I would really switch her to a high grade food like Nutro Ultra puppy food or Origen kibble food. You can mix it with a little water to make is soft and gravy like, just long enough for her to get used to the flavor. Then slowly make it dryer.

She should be eating crunchy food now so she can learn how to chew. Its good for her teeth and will help with tarter build up. I don't think honey is that good for them, not every day I would think for sure!

Bailey isn't too much older then yours and he has been eating kibbles since he was weaned!

Wet food causes loose stool, especially when its her main diet. The honey I imagine would also attribute to that. 

Good luck, but seriously I would stop the honey and the wet food, switch to a high quality puppy food! Maybe someone else will help you, but that is what I would do.


----------



## * Bailey & Kahlua's Mom * (Nov 10, 2008)

I have been thinking about the honey thing... I guess maybe the breeder was wanting you to feed the honey to maybe help with low blood sugar issues.... however, with a high grade puppy food and regular feeding schedual (and a couple treats thrown in here and there) her blood sugars shouldn't be an issue. Just wanted to throw that in!


----------



## pigeonsheep (Nov 8, 2008)

i feed mine this to help him eat his kibbles
http://www.animalworldnetwork.com/nuforpu4ou.html








it does work once they get used to licking it off the food and it helps introducing to the puppy that kibbles aren't a bad thing to eat. he finally got used to it after a couple of weeks and goes crazy when i open the bottle up now every first meal


----------



## Harley Ridin Chopper (Nov 8, 2007)

I would avoid canned food, that does cause diarrhea and does not help prevent plaque buildup on teeth. 

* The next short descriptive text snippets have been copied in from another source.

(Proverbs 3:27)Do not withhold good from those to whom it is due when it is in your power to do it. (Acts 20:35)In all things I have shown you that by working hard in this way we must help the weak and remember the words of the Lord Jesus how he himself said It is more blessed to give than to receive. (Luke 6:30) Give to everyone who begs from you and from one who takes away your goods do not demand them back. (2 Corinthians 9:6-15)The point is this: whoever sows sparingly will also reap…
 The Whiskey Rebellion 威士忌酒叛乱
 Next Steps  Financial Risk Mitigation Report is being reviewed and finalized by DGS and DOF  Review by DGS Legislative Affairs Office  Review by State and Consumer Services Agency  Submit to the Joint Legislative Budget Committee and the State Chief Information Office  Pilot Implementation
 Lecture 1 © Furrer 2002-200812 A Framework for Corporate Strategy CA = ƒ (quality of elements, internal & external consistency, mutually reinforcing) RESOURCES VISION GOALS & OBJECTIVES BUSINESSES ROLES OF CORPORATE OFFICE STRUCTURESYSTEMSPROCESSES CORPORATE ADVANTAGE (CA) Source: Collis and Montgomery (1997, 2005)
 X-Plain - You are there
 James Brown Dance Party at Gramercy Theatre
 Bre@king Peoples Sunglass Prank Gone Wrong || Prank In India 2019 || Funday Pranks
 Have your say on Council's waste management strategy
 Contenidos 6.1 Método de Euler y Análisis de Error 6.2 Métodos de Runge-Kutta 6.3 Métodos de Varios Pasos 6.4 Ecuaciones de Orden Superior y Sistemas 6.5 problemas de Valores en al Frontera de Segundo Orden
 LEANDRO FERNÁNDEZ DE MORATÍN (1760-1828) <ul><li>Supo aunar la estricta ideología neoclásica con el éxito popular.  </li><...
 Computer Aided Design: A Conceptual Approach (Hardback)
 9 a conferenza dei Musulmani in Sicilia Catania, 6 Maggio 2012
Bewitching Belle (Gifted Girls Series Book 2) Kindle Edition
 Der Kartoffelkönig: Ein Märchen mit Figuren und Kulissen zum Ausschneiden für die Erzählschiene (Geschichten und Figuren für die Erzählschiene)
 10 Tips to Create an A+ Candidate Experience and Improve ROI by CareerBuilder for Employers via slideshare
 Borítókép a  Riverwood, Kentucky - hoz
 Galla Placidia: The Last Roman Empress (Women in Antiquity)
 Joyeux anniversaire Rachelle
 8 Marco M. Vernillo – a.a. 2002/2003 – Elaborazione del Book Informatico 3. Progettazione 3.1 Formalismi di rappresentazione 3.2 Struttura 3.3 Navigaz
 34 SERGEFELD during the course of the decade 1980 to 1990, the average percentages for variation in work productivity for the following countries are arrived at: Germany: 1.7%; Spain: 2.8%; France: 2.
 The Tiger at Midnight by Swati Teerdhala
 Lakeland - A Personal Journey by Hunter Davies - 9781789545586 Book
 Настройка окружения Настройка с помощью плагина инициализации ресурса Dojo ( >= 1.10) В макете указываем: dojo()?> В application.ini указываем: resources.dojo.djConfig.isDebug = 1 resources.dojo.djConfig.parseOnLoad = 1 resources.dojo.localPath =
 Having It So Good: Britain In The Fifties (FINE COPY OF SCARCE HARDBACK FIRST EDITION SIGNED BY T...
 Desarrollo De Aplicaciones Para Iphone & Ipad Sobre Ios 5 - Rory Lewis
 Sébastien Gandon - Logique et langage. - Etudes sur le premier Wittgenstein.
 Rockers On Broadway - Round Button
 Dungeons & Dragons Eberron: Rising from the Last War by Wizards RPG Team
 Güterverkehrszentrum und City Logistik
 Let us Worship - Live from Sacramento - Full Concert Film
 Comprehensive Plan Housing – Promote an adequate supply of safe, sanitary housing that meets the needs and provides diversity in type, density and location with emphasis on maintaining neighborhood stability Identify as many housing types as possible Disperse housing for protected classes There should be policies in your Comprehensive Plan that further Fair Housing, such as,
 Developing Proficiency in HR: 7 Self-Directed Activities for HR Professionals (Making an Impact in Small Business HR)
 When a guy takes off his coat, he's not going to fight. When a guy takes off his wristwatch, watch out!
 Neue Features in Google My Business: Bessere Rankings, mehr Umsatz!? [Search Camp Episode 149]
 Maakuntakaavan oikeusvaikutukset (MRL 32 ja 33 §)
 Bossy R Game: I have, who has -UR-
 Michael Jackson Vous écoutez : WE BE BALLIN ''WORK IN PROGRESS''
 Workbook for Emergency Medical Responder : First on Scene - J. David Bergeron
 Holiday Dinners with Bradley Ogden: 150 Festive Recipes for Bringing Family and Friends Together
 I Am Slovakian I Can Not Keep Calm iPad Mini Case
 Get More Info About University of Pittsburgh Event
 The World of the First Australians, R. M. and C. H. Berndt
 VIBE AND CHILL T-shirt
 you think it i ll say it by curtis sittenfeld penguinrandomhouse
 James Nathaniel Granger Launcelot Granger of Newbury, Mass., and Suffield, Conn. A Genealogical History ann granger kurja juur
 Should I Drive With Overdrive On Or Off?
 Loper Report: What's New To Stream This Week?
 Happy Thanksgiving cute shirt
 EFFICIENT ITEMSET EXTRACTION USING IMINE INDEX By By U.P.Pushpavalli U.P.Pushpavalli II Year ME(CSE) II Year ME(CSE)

Ryleigh has been eating hard kibble since she was 5 weeks of age, of course along with still nursing occasionally on her mother. You need to get a good brand puppy food. I use Nutro, my dogs like it. To help introduce it you can take a small amount of the canned and mix just enough with the dry to kind of coat the outside of the kibble pieces or soften with just a tiny bit of water, not enough water to make the kibble soggy though. If you are feeding the puppy at least 3 times a day, morning, noon and night or are free feeding you should not need to use honey or nutrical. 

She may be acting strangely too because she is crashing from the sugar. Just like us with caffeine. We get used to having it and out bodies depend on it, she may be crashing as the sugar high is wearing off. 

I would keep an eye on her stools, black stool may be an indicator of some underling problem or it may be causes from the food she is eating.


----------



## Rosiesmum (Oct 14, 2007)

I would direct you to your vet surgery.

"Tar like" stools should be investigated by your vet as soon as possible, as in immediately.
Blood may appear like this when there is bleeding within the upper gastro intestinal tract. There are other causes too. It's called "melaena" and the blood changes from red to black as it has been acted upon by the digestion.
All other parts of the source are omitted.